Prepping your next session usually consists of reading through the next location and making a few random rolls. The many random tables make this something you can run on the fly, but with so many references to other sections and so many ideas to unpack, it’s more than advised to spend some time digesting the things being thrown at you. I’m not a solo gamer, but I’m sure the tools at your disposal for road events and their impacts on the caravan could easily make this playable for one person with imagination and time. If nothing else, this is a great read. Put on Dark Side of the Moon, light up some…incense, and flip through to some random locations. From there, a good evening is guaranteed.

But there I am getting enamored with the vibe, something easy to do with a book like this. Let me take a moment to get down to more mundane details. The book is a touch under 250 pages, with a hard back and good binding. The first 163 are locations, adventure seeds, and the map itself. The rest are tools for other details, like the caravan, enemies, items, weather, and lots of small but substantial details to fill out the game. I have one issue with the presentation:  I wish the pages leaned more on the magnificent artwork.
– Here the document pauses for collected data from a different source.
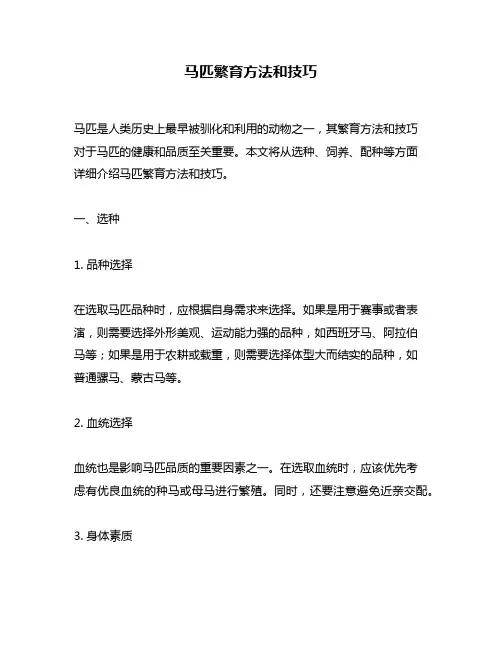 马匹繁育方法和技巧

马匹是人类历史上最早被驯化和利用的动物之一，其繁育方法和技巧对于马匹的健康和品质至关重要。本文将从选种、饲养、配种等方面详细介绍马匹繁育方法和技巧。

一、选种

1. 品种选择

在选取马匹品种时，应根据自身需求来选择。如果是用于赛事或者表演，则需要选择外形美观、运动能力强的品种，如西班牙马、阿拉伯马等；如果是用于农耕或载重，则需要选择体型大而结实的品种，如普通骡马、蒙古马等。

2. 血统选择

血统也是影响马匹品质的重要因素之一。在选取血统时，应该优先考虑有优良血统的种马或母马进行繁殖。同时，还要注意避免近亲交配。

3. 身体素质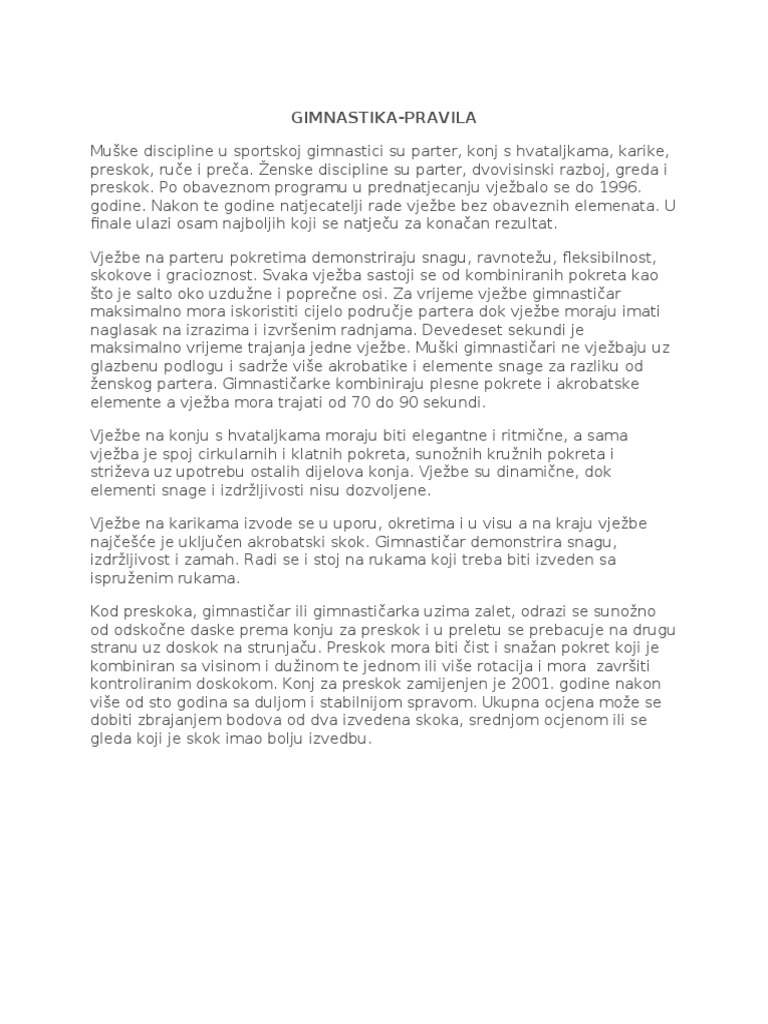 GIMNASTIKA-PRAVILA

Muške discipline u sportskoj gimnastici su parter, konj s hvataljkama, karike, preskok, ruče i preča. Ženske discipline su parter, dvovisinski razboj, greda i preskok. Po obaveznom programu u prednatjecanju vježbalo se do 1996. godine. Nakon te godine natjecatelji rade vježbe bez obaveznih elemenata. U finale ulazi osam najboljih koji se natječu za konačan rezultat.

Vježbe na parteru pokretima demonstriraju snagu, ravnotežu, fleksibilnost, skokove i gracioznost. Svaka vježba sastoji se od kombiniranih pokreta kao što je salto oko uzdužne i poprečne osi. Za vrijeme vježbe gimnastičar maksimalno mora iskoristiti cijelo područje partera dok vježbe moraju imati naglasak na izrazima i izvršenim radnjama. Devedeset sekundi je maksimalno vrijeme trajanja jedne vježbe. Muški gimnastičari ne vježbaju uz glazbenu podlogu i sadrže više akrobatike i elemente snage za razliku od ženskog partera. Gimnastičarke kombiniraju plesne pokrete i akrobatske elemente a vježba mora trajati od 70 do 90 sekundi.

Vježbe na konju s hvataljkama moraju biti elegantne i ritmične, a sama vježba je spoj cirkularnih i klatnih pokreta, sunožnih kružnih pokreta i striževa uz upotrebu ostalih dijelova konja. Vježbe su dinamične, dok elementi snage i izdržljivosti nisu dozvoljene.

Vježbe na karikama izvode se u uporu, okretima i u visu a na kraju vježbe najčešće je uključen akrobatski skok. Gimnastičar demonstrira snagu, izdržljivost i zamah. Radi se i stoj na rukama koji treba biti izveden sa ispruženim rukama.

Kod preskoka, gimnastičar ili gimnastičarka uzima zalet, odrazi se sunožno od odskočne daske prema konju za preskok i u preletu se prebacuje na drugu stranu uz doskok na strunjaču. Preskok mora biti čist i snažan pokret koji je kombiniran sa visinom i dužinom te jednom ili više rotacija i mora završiti kontroliranim doskokom. Konj za preskok zamijenjen je 2001. godine nakon više od sto godina sa duljom i stabilnijom spravom. Ukupna ocjena može se dobiti zbrajanjem bodova od dva izvedena skoka, srednjom ocjenom ili se gleda koji je skok imao bolju izvedbu.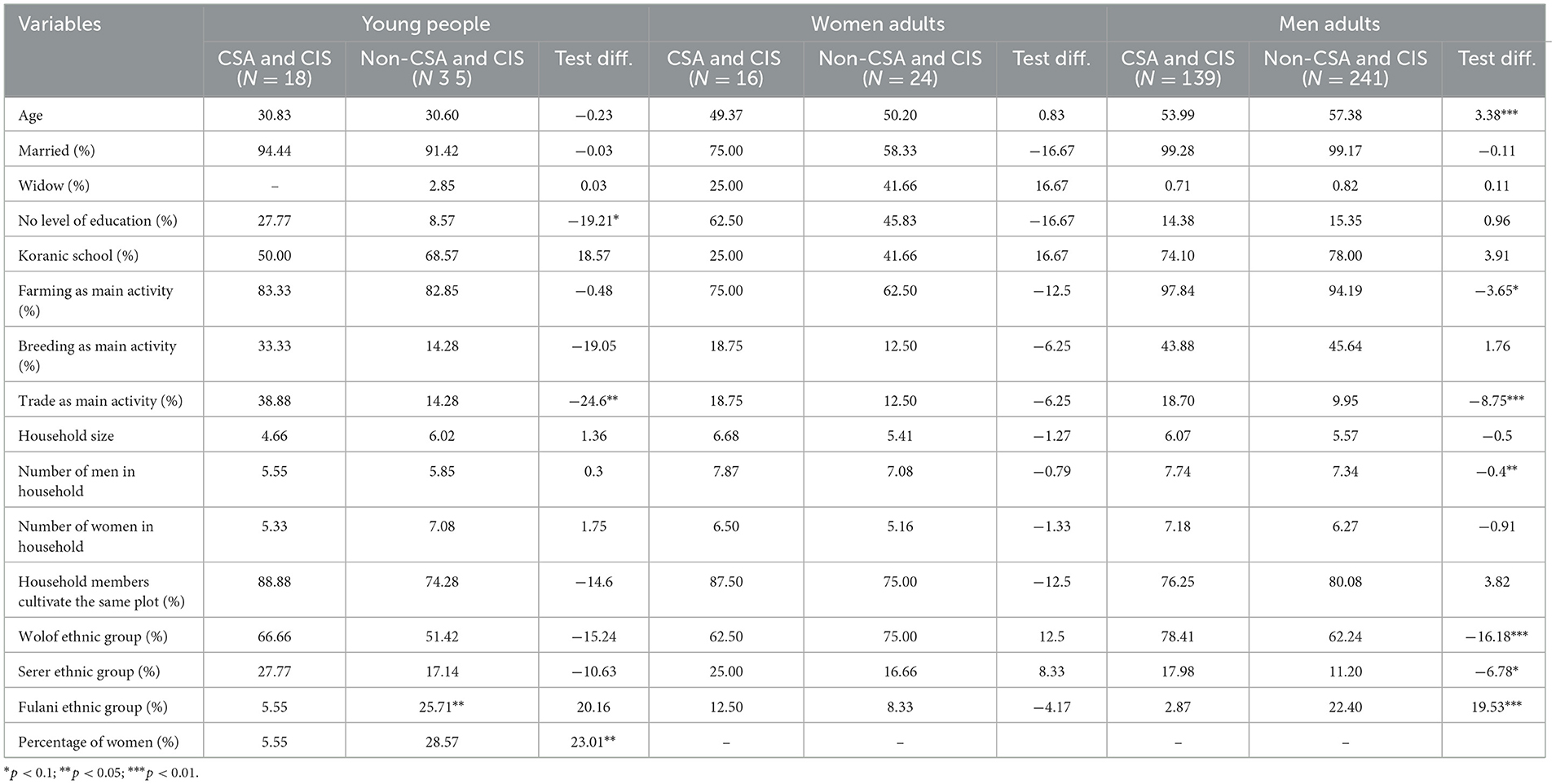 | Variables | Young people | | | Women adults | | | Men adults | | |
|---|---|---|---|---|---|---|---|---|---|
| | CSA and CIS (N = 18) | Non-CSA and CIS (N 3 5) | Test diff. | CSA and CIS (N = 16) | Non-CSA and CIS (N = 24) | Test diff. | CSA and CIS (N = 139) | Non-CSA and CIS (N = 241) | Test diff. |
| Age | 30.83 | 30.60 | −0.23 | 49.37 | 50.20 | 0.83 | 53.99 | 57.38 | 3.38*** |
| Married (%) | 94.44 | 91.42 | −0.03 | 75.00 | 58.33 | −16.67 | 99.28 | 99.17 | −0.11 |
| Widow (%) | – | 2.85 | 0.03 | 25.00 | 41.66 | 16.67 | 0.71 | 0.82 | 0.11 |
| No level of education (%) | 27.77 | 8.57 | −19.21* | 62.50 | 45.83 | −16.67 | 14.38 | 15.35 | 0.96 |
| Koranic school (%) | 50.00 | 68.57 | 18.57 | 25.00 | 41.66 | 16.67 | 74.10 | 78.00 | 3.91 |
| Farming as main activity (%) | 83.33 | 82.85 | −0.48 | 75.00 | 62.50 | −12.5 | 97.84 | 94.19 | −3.65* |
| Breeding as main activity (%) | 33.33 | 14.28 | −19.05 | 18.75 | 12.50 | −6.25 | 43.88 | 45.64 | 1.76 |
| Trade as main activity (%) | 38.88 | 14.28 | −24.6** | 18.75 | 12.50 | −6.25 | 18.70 | 9.95 | −8.75*** |
| Household size | 4.66 | 6.02 | 1.36 | 6.68 | 5.41 | −1.27 | 6.07 | 5.57 | −0.5 |
| Number of men in household | 5.55 | 5.85 | 0.3 | 7.87 | 7.08 | −0.79 | 7.74 | 7.34 | −0.4** |
| Number of women in household | 5.33 | 7.08 | 1.75 | 6.50 | 5.16 | −1.33 | 7.18 | 6.27 | −0.91 |
| Household members cultivate the same plot (%) | 88.88 | 74.28 | −14.6 | 87.50 | 75.00 | −12.5 | 76.25 | 80.08 | 3.82 |
| Wolof ethnic group (%) | 66.66 | 51.42 | −15.24 | 62.50 | 75.00 | 12.5 | 78.41 | 62.24 | −16.18*** |
| Serer ethnic group (%) | 27.77 | 17.14 | −10.63 | 25.00 | 16.66 | 8.33 | 17.98 | 11.20 | −6.78* |
| Fulani ethnic group (%) | 5.55 | 25.71** | 20.16 | 12.50 | 8.33 | −4.17 | 2.87 | 22.40 | 19.53*** |
| Percentage of women (%) | 5.55 | 28.57 | 23.01** | – | – | | – | – | |

*p < 0.1; **p < 0.05; ***p < 0.01.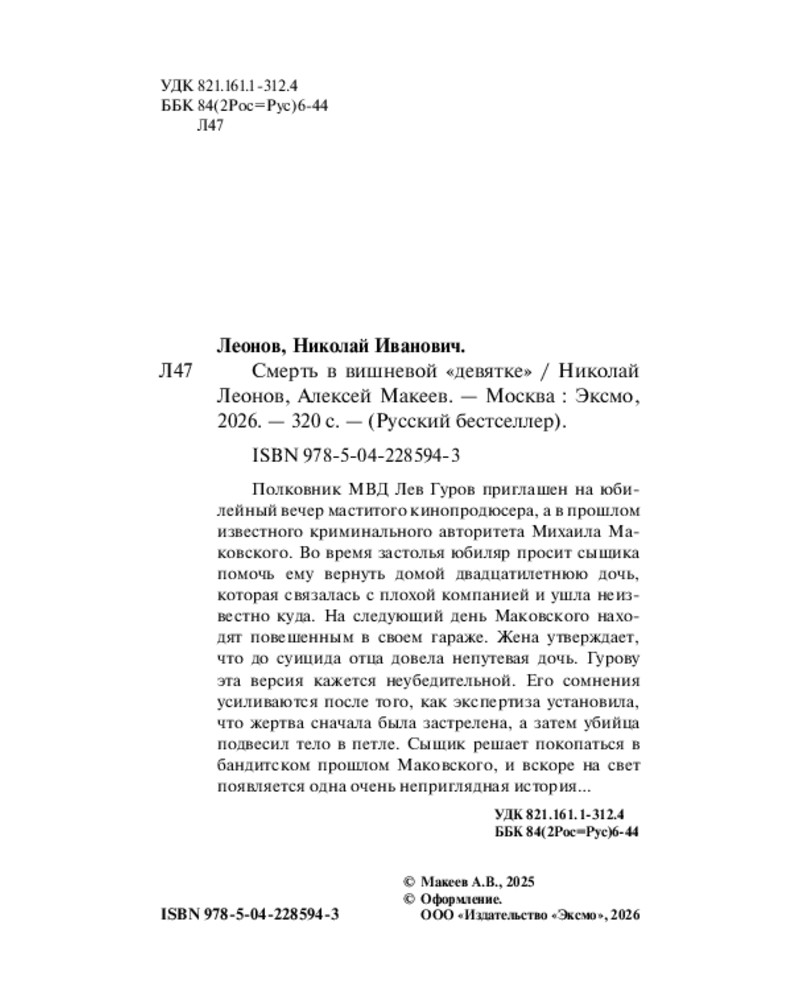 УДК 821.161.1-312.4
ББК 84(2Рос=Рус)6-44
Л47

Леонов, Николай Иванович.

Л47 Смерть в вишневой «девятке» / Николай Леонов, Алексей Макеев. — Москва : Эксмо, 2026. — 320 с. — (Русский бестселлер).

ISBN 978-5-04-228594-3

Полковник МВД Лев Гуров приглашен на юбилейный вечер маститого кинопродюсера, а в прошлом известного криминального авторитета Михаила Маковского. Во время застолья юбиляр просит сыщика помочь ему вернуть домой двадцатилетнюю дочь, которая связалась с плохой компанией и ушла неизвестно куда. На следующий день Маковского находят повешенным в своем гараже. Жена утверждает, что до суицида отца довела непутевая дочь. Гурову эта версия кажется неубедительной. Его сомнения усиливаются после того, как экспертиза установила, что жертва сначала была застрелена, а затем убийца подвесил тело в петле. Сыщик решает покопаться в бандитском прошлом Маковского, и вскоре на свет появляется одна очень неприглядная история...

УДК 821.161.1-312.4
ББК 84(2Рос=Рус)6-44

© Макеев А.В., 2025
© Оформление.
ООО «Издательство «Эксмо», 2026

ISBN 978-5-04-228594-3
Almost exclusively, the book is made up of white pages with blocks of text in or around the setting’s artwork. If some of those pieces were integrated more with the content, it would be easier to navigate and communicate more about the setting.

One last note: you might prefer the PDF to the physical book. The book itself is a remarkable artifact, something that will brighten your room and start conversations with visitors. That said, the PDF and its CTRL+F function could make it easier to find specific references. For some people, it’s the opposite, as they locate sections more easily in a physical object, with different information distributed at different page-weights, but the bulk of information could cut down on time while you’re at the table.

Review Guidelines
85

Ultraviolet Grasslands 2nd Edition

Great

Ultraviolet Grasslands is a singular RPG experience—gorgeously weird, endlessly imaginative, and unlike anything else out there. It’s dense, yes, but also rich with tools and ideas that reward time spent exploring its surreal, slow-burn journey. While its layout and prose can challenge even experienced GMs, the payoff is a caravan-based adventure that makes the road itself more compelling than the destination. It’s not just a book you play—it’s one you live in for a while, and could support endless new adventures.


Pros
  • Unmatched Atmosphere and Art
  • Deep Toolkit for Exploration
  • Infinite Replayability
Cons
  • Sometimes too weird to be approachable
  • The organization will leave you confused
  • Art and text are not always well integrated

This review is based on a retail copy provided by the publisher.